I'm in the process of rewriting a PHP app for node.js.
One of the components involves parsing a live webserver log, using the information then writing some of it back to the log.
I lock the file to avoid overwrites (with up to 100 entries/second in production and parsing every hour or so, they do happen quite often without the lock) like this:
$fh = fopen('./my.log', 'r');
flock($fh, LOCK_EX);
// parse the content, remove old entries, rewrite back the newer ones
flock($fh, LOCK_UN);
fclose($fh);
With node's fs, I get that there's no native way to lock the files. Surely there are libraries, but my first drive was to try something like this:
fs.renameSync('./my.log','./my.log_') // rename the file to something else
fs.writeFileSync('./my.log_', info_to_keep, {flag: 'w '}) // safely(!?) replace the content
fs.renameSync('./my.log_','./my.log') // rename back
// (would be done async in production, this is for quick testing only)
It seems to get the job done. Even if the original my.log is recreated in those few miliseconds, it'd be nicely replaced (I don't quite care about the bits of lost data! - it's all transient and used for sampling purposes).
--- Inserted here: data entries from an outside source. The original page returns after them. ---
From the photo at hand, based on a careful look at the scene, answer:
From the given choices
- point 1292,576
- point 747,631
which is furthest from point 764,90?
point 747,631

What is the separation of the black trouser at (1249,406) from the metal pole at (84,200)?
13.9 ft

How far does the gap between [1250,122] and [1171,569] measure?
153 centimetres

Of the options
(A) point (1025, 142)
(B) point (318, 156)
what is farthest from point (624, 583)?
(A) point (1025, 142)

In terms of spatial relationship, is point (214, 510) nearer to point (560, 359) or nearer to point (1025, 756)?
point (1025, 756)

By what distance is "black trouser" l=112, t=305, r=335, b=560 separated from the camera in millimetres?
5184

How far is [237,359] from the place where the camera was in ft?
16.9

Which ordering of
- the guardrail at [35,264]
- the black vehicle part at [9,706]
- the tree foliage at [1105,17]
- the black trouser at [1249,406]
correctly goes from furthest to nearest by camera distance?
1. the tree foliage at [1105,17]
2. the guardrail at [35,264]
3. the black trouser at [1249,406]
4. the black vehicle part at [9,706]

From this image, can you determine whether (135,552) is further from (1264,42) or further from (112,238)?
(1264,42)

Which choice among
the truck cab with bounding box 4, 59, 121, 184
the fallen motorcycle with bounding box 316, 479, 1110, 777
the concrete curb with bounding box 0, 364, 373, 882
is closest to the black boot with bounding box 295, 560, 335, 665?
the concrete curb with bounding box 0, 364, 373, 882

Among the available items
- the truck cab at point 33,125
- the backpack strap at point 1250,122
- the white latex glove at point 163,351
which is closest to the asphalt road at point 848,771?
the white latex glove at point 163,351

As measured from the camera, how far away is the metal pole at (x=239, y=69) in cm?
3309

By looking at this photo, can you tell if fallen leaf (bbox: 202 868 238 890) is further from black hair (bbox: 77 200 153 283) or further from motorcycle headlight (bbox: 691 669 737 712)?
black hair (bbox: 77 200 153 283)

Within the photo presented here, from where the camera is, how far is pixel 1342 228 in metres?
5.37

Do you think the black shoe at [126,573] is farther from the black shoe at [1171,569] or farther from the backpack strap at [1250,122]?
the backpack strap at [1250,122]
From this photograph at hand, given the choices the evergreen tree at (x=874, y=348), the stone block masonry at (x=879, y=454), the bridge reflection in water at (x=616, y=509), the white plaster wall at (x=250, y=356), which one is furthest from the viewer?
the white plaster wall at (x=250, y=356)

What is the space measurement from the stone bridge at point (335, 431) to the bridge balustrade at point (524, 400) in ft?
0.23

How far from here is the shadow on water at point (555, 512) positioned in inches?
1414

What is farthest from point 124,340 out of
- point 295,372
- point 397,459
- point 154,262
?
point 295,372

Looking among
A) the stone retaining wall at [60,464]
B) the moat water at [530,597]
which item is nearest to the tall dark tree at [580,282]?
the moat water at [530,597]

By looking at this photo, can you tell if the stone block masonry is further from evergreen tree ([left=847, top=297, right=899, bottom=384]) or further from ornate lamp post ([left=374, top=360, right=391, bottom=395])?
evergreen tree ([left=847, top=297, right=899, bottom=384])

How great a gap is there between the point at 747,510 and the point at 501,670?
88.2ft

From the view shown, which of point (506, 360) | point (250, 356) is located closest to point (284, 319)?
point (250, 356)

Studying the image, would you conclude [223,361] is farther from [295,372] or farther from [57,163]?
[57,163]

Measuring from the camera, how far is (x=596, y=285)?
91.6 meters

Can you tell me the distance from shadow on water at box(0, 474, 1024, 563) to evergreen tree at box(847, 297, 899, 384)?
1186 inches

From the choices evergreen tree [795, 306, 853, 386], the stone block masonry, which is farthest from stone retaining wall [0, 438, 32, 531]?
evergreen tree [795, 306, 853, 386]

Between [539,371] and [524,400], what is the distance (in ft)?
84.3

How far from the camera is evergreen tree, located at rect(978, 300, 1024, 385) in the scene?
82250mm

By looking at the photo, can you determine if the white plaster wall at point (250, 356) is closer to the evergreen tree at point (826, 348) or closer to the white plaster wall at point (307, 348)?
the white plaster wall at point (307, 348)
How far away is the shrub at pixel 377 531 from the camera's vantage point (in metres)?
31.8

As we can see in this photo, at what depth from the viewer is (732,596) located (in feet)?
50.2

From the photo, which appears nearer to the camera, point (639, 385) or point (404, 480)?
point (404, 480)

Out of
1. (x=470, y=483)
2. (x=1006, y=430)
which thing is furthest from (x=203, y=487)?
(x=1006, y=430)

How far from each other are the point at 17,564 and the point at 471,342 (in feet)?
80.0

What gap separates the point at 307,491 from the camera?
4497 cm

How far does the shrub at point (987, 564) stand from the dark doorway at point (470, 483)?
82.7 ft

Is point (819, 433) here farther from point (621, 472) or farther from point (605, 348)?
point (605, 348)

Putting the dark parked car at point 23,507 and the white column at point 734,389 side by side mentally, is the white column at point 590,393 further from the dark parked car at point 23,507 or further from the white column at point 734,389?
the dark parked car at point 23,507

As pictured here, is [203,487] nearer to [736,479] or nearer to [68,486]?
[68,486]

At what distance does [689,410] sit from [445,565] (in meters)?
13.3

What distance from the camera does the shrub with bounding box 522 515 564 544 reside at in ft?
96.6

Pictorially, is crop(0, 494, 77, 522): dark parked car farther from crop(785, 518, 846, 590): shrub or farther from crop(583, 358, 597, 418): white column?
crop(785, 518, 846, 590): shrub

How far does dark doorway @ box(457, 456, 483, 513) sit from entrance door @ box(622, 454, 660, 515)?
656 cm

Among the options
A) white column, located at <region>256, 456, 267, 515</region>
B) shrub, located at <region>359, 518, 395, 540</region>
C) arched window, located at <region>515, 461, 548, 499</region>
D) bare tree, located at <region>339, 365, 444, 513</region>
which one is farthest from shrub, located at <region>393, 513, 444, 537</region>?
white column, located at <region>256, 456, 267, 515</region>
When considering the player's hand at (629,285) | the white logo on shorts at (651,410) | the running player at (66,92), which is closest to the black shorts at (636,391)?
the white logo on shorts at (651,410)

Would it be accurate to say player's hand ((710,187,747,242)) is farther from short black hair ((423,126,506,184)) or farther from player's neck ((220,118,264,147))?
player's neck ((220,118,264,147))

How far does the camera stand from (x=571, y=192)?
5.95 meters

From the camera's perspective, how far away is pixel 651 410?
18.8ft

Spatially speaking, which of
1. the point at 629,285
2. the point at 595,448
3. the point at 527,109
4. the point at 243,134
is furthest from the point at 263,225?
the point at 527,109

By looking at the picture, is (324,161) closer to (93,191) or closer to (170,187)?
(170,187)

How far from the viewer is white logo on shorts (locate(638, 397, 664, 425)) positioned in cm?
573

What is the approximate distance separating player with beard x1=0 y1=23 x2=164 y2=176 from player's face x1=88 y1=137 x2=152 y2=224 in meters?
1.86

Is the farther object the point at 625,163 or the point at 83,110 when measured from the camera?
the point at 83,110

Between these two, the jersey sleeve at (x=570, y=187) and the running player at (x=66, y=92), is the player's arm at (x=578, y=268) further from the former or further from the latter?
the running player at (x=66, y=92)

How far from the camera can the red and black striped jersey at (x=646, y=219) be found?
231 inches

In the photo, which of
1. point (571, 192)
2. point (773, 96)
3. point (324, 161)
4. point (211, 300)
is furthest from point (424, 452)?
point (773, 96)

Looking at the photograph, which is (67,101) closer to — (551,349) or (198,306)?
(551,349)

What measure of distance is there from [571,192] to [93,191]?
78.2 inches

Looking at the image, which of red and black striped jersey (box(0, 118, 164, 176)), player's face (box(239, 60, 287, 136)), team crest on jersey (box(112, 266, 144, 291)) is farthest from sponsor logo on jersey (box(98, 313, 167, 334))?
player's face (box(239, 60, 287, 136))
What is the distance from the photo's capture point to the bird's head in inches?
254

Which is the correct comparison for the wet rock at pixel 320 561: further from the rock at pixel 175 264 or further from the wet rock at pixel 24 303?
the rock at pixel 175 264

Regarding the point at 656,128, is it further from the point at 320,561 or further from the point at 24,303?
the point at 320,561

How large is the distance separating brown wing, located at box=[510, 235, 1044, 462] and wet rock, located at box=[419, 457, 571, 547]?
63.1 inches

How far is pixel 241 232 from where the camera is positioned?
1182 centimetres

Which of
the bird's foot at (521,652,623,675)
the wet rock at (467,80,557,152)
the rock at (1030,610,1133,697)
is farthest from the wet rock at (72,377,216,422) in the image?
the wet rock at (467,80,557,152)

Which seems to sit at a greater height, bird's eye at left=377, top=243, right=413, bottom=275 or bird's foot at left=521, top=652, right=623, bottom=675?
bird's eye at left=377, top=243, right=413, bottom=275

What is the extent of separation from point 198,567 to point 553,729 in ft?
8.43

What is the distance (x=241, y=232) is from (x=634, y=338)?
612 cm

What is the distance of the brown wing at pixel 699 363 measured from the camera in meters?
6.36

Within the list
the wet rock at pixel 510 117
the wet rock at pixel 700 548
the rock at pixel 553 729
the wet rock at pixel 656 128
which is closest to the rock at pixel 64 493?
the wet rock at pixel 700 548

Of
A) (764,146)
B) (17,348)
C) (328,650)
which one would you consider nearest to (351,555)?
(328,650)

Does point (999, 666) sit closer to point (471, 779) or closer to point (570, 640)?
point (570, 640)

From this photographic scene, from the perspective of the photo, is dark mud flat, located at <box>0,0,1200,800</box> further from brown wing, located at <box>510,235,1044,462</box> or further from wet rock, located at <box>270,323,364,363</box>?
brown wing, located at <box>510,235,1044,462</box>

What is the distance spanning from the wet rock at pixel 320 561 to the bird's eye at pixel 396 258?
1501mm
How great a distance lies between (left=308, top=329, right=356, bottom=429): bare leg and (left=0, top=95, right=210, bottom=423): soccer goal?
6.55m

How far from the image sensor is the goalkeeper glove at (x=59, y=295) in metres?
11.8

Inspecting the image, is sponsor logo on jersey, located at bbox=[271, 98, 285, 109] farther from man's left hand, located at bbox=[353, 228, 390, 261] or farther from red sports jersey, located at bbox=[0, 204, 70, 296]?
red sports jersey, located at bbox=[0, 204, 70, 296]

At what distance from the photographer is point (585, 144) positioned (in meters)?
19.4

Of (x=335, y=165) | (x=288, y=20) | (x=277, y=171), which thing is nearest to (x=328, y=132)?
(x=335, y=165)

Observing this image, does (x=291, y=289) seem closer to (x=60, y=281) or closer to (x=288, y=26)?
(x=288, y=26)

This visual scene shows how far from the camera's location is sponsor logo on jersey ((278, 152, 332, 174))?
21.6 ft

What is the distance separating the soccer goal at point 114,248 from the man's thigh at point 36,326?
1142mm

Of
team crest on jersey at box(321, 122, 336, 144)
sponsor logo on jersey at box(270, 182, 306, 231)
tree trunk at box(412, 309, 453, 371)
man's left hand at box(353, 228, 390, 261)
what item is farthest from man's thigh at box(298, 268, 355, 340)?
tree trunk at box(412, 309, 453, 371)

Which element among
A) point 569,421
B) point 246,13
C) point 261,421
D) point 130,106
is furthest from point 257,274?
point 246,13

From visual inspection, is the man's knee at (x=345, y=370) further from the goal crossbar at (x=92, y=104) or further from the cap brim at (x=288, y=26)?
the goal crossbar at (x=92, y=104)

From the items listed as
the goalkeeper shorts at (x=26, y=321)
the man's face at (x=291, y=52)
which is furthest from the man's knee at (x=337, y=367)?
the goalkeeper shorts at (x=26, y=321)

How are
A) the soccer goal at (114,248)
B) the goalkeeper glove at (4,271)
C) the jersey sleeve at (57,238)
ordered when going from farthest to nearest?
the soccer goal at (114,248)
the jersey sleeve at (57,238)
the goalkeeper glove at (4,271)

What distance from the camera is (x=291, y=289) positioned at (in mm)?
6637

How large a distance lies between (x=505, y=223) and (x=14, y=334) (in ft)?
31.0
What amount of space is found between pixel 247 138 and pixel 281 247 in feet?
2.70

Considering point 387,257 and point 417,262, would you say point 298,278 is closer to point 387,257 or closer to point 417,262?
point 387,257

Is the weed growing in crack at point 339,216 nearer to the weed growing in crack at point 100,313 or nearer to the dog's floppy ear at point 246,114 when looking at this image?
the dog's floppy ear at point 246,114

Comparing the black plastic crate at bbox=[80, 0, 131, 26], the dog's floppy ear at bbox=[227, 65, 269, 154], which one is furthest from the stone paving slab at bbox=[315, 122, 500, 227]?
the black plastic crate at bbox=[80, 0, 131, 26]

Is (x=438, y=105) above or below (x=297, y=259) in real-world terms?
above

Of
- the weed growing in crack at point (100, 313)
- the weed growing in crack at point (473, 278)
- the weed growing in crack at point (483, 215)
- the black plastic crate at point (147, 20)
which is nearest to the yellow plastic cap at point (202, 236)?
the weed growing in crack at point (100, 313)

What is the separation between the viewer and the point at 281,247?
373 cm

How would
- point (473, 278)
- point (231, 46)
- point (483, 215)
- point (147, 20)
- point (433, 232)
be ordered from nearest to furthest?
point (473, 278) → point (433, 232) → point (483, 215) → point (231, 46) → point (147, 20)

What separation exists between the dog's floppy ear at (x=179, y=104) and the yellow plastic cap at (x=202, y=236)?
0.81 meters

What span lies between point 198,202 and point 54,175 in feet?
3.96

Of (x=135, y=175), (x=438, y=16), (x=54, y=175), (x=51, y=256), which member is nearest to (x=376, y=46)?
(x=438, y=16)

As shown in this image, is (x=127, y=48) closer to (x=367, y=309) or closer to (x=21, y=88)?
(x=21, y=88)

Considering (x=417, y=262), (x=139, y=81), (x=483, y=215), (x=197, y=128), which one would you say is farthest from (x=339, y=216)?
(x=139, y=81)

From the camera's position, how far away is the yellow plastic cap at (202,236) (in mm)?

I didn't get to test this live though, so I'm not sure if it'd work reliably. Is there any risk involved, like collisions even during the renaming process, or anything like this?
CodePudding user response:
Well, according to some nginx doc (see the "Log Rotation" section), nginx keeps the log file open so when you rename it, nginx just keeps writing to the same file descriptor it had which is now the renamed file. Until you signal it, it won't make a new file. So renaming the log file won't do anything to nginx. According to that, it will just keep writing to the renamed file.
So, I guess the answer to "Is renaming a safe way of locking files?" for nginx is "No". It doesn't lock anything.